- [Fragmento del texto]:
----------

Me senté en el pretil del
río, en el mismo corazón de la postal: la ladera con su sucedáneo
bien logrado de bosque, el monumento monopolizador, el agua
cristalina que corre como en la idea de un río. La imagen era tan
intachable que rápidamente se me olvidó lo invisible: que no me
sentaba en un espacio público desde hacía casi tres meses. Que en
el bolsillo del pantalón de quien me acompañaba había un espray de
desinfectante, menos mal, porque tengo tendencia irresistible a andar
toqueteando el mundo sin conciencia. Y cuando me pongo unas mallas
tan bonitas y tersas como las que ayer me puse, el mundo se reduce
drásticamente a mi culo. Lo confieso.
No voy a exagerar diciendo
que teníamos el oasis para nosotros solos. Pasaban otras cuantas
parejas de paseantes, los que sacan al perro, algún que otro jipi
inasequible al recelo pandémico. Si yo investigara vacunas habría
rastreado ya en su suero. Pero el Paseo de los Tristes sin las
terrazas puestas y sin turistas dinamita sin remedio tu espíritu
demócrata. Vivir la cara de la postal, limpia del garabateo y el
runrún de detrás, es como vivir en una estrofa perfecta. Una vida
de patricios.
Nos pasó lo mismo por las
calles del centro, en la plaza Bib Rambla, evisceradas de todo signo
de infundio turístico. Que regresamos a un tiempo en que el mundo
era un secreto que se cuenta al oído. La plaza sin paella gomosa era
la casa en el árbol con la que sueñan todos los niños sanos y
decentes. Tuvimos que retirarnos la mascarilla para aspirar sin
moderación el aroma embaucador de la flor de los tilos. Infectados
al momento: de vegetación y codicia. Andando como si lleváramos
escrito “la ciudad es nuestra” en la camiseta.
Obviamente, no se puede
vivir dentro de la poesía sin pasar hambre. Volverá algo muy
parecido a lo que aceptábamos como la normalidad y será de nuevo un
poco banal y un mucho ruidosa. Habremos de sortear otra vez mesas en
las que se come y se bebe y se olvida. Aparcaremos la fragilidad y
arrancaremos los coches. El aristocrático paseo de ayer marca el
inicio de mi particular desescalada.

----------

- [Conjunto de tareas]:
(1) Reproduzca literalmente el pasaje del texto sobre la desescalada que comienza en «Nos pasó lo» y termina en «en la camiseta.».
(2) Prosiga el texto sobre la desescalada a partir de su última oración.
Los registros no intervienen en modo alguno en lo que aquí se solicita.

- [Extractos de datos]:
----------

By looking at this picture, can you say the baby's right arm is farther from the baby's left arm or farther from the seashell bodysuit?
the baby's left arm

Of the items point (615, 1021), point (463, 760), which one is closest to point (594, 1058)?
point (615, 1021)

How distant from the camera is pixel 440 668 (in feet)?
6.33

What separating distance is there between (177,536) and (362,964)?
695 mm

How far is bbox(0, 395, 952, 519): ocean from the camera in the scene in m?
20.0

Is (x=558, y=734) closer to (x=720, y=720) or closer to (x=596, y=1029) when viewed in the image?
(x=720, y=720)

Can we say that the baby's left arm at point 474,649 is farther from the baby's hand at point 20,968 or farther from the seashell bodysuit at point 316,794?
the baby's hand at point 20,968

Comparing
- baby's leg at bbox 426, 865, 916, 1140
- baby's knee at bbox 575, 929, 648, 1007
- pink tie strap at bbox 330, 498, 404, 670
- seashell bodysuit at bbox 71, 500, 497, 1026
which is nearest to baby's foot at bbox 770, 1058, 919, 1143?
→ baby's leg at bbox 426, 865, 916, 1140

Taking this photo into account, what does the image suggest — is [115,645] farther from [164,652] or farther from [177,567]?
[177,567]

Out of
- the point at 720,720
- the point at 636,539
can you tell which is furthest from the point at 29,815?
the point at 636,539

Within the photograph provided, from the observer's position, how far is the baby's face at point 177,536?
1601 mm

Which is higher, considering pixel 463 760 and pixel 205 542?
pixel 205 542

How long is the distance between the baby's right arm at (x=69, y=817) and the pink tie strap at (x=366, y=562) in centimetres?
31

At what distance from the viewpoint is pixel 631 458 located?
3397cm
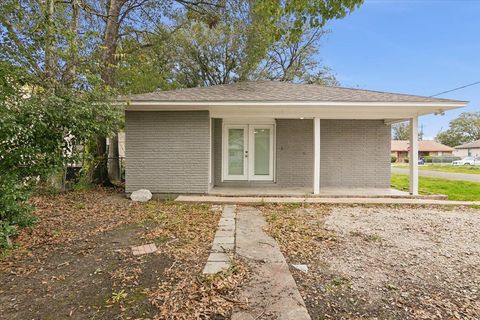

----------

- [Respuestas ofrecidas]:
(1)
Nos pasó lo mismo por las
calles del centro, en la plaza Bib Rambla, evisceradas de todo signo
de infundio turístico. Que regresamos a un tiempo en que el mundo
era un secreto que se cuenta al oído. La plaza sin paella gomosa era
la casa en el árbol con la que sueñan todos los niños sanos y
decentes. Tuvimos que retirarnos la mascarilla para aspirar sin
moderación el aroma embaucador de la flor de los tilos. Infectados
al momento: de vegetación y codicia. Andando como si lleváramos
escrito “la ciudad es nuestra” en la camiseta.

(2)
Porque también yo saldré
de ésta algo tarada, como todo hijo de madre humana. Herida más que
por el miedo, por el retraimiento. Si ya era adicta al silencio
social, las semanas de parálisis han hecho de mí una yonqui. Veo
gente paseando en grupo, o haciendo cola para echarse una cerveza al
fresco, y me siento casi de otra especie. La gente me espanta, por
mucho que, cogidas selectamente de una en una, me puedan interesar y
hasta encantar las personas. Ahora que la colmena se reactiva, he de
desvestirme el traje de la abeja solitaria (que las hay, conste). Me
recordaré continuamente que, en mi pirámide de valores, la
compasión y los vínculos están por encima de la comodidad del
individuo.
Y si alguien cree que lo
arduo era estarse encerrado en casa se equivoca. Obedecer siempre es
más fácil que adoptar decisiones ajustadas a una ética propia. Lo
complicado viene ahora: escapar de la dialéctica elemental del
heroísmo y la batalla y vivir una vida en comunidad responsable.
Reaprender a andar haciendo quizás demasiados equilibrios. Entre lo
mío y lo de todos. El placer y la responsabilidad. La
despreocupación y la alarma. Entre la poesía y la prosa.